Serlopitant, an oral neurokinin 1 (NK-1) receptor antagonist, has been evaluated in two trials that met their primary endpoints, according to investigators. Now, recruitment is underway for a randomized, double-blind, placebo-controlled study of serlopitant for treatment of pruritus in atopic dermatitis.
In some of the most recent data on serlopitant, presented at the 26th European Academy of Dermatology and Venereology (EADV) Congress recently held in Geneva, patients randomized to receive the oral NK-1 antagonist had a statistically significant change in pruritus score as compared with placebo.
“We have no approved treatment for chronic pruritus,” said investigator Sonja Ständer, M.D., head of the Center for Chronic Pruritus of the University Hospital Münster, Germany. “So this study is giving hope that in the future, we will have a safe and effective treatment for severely affected patients.”
SIGNIFICANT REDUCTION IN ITCH
The multi-center study, conducted at 25 sites in the United States, included 257 patients with severe pruritus as determined by a visual analog scale (VAS) pruritus score of at least seven on a scale of 1 to 10. They were randomized to six weeks of treatment with oral, once-daily serlopitant, given at doses of 0.25 mg, 1 mg, or 5 mg, or placebo.
The reduction in pruritus for serlopitant 1 or 5 mg vs placebo was statistically significant at weeks 4, 5, and 6 (P < 0.05), Dr.
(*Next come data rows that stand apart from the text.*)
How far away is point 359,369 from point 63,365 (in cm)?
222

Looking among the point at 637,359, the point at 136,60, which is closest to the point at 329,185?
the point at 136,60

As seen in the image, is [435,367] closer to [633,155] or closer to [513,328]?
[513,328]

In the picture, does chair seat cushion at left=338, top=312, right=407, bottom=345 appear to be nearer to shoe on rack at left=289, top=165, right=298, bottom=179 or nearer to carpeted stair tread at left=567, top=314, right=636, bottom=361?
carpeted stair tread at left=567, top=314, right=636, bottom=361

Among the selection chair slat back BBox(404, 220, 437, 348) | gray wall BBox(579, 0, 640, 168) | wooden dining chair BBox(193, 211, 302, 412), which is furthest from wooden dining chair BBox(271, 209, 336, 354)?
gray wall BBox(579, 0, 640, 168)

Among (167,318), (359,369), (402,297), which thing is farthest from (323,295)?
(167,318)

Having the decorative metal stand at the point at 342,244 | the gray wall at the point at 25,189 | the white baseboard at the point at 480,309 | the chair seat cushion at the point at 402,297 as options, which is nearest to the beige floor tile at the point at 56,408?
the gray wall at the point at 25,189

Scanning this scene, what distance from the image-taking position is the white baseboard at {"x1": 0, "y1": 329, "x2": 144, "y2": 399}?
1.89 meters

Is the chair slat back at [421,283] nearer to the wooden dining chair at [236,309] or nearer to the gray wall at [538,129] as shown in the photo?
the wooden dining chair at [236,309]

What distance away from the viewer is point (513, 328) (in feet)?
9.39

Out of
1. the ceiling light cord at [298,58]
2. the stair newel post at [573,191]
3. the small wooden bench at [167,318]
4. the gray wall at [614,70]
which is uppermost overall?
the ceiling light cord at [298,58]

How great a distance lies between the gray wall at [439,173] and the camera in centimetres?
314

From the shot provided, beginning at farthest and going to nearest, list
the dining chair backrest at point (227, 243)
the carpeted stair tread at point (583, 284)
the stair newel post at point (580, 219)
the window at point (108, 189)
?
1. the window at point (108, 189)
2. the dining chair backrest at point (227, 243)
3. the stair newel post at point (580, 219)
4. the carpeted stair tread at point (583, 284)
Ständer reported. Mean reduction in VAS pruritus scores from baseline to 6 weeks was 41.4% and 42.5% in the serlopitant 1 mg and 5 mg groups, respectively, compared with 28.3% in the placebo group.
In post-hoc analysis, investigators found that the reduction in pruritus score for serlopitant 1 mg and 5 mg vs placebo was significant by day 3 of treatment (P < 0.05). Serlopitant was well tolerated, they reported, with treatment-emergent side effects that were primarily mild to moderate in severity.
This particular study allowed chronic pruritus of any type as a “proof of principle,” and about 30% of patients enrolled had atopic disposition, Dr. Ständer said in an interview with Dermatology Times.